_WHAT YOU ARE ASKED TO DO_
Copy out, word for word, the lines below that start with the line containing "Is the reflection" and run through the end of the records.

(Spatial relation data)
- - -

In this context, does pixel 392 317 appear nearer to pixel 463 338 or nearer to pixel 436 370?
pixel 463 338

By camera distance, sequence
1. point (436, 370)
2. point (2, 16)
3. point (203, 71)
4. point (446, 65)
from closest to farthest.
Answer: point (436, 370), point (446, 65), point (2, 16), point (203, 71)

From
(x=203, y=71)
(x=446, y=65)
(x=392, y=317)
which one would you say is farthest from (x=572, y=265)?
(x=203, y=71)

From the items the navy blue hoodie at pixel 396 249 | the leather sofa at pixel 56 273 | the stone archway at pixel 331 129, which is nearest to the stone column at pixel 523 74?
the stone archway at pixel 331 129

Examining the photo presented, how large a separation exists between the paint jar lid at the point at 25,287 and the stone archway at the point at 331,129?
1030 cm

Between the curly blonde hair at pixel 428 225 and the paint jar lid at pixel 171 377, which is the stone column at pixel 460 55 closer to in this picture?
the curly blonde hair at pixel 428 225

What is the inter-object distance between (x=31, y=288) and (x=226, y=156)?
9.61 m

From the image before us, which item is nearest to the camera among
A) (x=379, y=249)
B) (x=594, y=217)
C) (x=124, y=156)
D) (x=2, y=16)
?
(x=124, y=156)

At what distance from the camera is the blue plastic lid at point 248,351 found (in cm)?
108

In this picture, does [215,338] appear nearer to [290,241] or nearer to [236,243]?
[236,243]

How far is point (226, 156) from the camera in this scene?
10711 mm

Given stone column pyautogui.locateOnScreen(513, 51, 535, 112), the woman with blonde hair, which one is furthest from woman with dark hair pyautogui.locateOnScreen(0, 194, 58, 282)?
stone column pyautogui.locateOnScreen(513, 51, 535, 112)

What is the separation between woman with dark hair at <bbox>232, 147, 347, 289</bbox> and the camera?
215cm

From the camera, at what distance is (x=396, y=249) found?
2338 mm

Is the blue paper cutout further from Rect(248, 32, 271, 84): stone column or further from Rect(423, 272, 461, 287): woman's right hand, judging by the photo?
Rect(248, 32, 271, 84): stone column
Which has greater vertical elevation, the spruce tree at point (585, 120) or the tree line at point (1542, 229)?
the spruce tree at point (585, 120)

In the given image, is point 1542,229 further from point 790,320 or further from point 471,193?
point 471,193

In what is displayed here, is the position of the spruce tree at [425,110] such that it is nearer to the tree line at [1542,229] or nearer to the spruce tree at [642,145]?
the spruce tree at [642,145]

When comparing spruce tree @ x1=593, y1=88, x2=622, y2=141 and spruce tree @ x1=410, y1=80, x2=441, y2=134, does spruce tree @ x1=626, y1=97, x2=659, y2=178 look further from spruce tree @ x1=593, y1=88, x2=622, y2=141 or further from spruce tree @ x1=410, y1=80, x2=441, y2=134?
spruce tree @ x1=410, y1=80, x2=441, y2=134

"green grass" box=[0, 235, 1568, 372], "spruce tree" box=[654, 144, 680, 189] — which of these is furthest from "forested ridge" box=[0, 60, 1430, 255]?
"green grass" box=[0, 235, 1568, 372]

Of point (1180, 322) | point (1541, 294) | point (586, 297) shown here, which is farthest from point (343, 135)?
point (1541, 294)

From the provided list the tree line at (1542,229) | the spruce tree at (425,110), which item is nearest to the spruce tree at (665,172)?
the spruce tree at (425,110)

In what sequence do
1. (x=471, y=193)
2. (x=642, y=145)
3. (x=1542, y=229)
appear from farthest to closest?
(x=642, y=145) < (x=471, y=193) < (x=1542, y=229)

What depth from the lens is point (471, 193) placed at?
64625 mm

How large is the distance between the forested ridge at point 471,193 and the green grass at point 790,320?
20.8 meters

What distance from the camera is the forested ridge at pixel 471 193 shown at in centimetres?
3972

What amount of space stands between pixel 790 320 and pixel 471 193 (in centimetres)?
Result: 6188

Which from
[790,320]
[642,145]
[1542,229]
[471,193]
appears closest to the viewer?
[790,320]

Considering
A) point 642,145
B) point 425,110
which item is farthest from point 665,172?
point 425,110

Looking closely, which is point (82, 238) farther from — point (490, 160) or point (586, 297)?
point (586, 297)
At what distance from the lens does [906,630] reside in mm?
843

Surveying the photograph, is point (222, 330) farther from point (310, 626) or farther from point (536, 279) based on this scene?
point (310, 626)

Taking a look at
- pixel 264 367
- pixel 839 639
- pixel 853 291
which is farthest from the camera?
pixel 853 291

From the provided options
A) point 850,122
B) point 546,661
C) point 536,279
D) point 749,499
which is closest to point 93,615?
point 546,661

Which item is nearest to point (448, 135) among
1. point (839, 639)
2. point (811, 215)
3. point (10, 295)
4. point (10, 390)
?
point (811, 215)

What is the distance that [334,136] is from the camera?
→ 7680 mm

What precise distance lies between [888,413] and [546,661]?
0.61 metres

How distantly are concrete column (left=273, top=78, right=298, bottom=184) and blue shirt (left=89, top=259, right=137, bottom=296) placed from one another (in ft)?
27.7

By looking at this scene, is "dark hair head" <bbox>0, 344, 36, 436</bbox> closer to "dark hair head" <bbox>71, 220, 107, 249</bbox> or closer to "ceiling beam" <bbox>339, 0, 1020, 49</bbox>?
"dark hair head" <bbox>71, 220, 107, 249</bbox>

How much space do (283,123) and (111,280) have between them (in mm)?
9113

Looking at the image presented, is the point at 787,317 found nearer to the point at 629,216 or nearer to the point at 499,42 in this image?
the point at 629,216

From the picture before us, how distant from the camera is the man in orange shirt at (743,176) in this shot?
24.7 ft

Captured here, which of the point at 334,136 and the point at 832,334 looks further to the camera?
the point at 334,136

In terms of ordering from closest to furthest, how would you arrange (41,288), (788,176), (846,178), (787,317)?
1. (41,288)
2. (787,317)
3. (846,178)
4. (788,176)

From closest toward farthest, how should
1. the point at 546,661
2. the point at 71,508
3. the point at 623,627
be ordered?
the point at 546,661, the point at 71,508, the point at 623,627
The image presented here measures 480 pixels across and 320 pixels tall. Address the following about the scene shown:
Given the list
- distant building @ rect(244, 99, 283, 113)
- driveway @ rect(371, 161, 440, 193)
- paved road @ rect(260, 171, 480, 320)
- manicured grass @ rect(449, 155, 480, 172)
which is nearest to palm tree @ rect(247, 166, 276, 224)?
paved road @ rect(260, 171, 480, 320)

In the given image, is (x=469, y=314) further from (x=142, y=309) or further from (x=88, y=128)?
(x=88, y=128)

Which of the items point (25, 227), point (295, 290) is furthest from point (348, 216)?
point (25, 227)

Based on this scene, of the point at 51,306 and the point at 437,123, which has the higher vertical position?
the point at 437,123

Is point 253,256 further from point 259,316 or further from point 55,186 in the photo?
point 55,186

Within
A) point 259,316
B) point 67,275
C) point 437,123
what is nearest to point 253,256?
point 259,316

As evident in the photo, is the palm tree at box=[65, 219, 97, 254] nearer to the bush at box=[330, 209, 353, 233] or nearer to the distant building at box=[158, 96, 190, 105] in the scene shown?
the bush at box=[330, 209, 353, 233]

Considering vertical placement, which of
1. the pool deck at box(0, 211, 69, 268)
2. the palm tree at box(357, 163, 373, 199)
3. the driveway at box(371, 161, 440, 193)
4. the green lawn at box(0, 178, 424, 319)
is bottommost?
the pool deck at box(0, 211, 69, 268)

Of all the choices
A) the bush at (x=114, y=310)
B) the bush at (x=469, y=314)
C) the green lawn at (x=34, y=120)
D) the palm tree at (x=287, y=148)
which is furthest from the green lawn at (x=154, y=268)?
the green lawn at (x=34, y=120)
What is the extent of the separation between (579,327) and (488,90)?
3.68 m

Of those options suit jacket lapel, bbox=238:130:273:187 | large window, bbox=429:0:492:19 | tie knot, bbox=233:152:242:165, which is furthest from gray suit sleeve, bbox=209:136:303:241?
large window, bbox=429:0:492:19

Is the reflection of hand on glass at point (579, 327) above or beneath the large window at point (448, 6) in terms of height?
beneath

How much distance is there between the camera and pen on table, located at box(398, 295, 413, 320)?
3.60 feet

- - -

_FINAL ANSWER_
Is the reflection of hand on glass at point (579, 327) above or beneath the large window at point (448, 6) in terms of height?
beneath

How much distance is there between the camera and pen on table, located at box(398, 295, 413, 320)?
3.60 feet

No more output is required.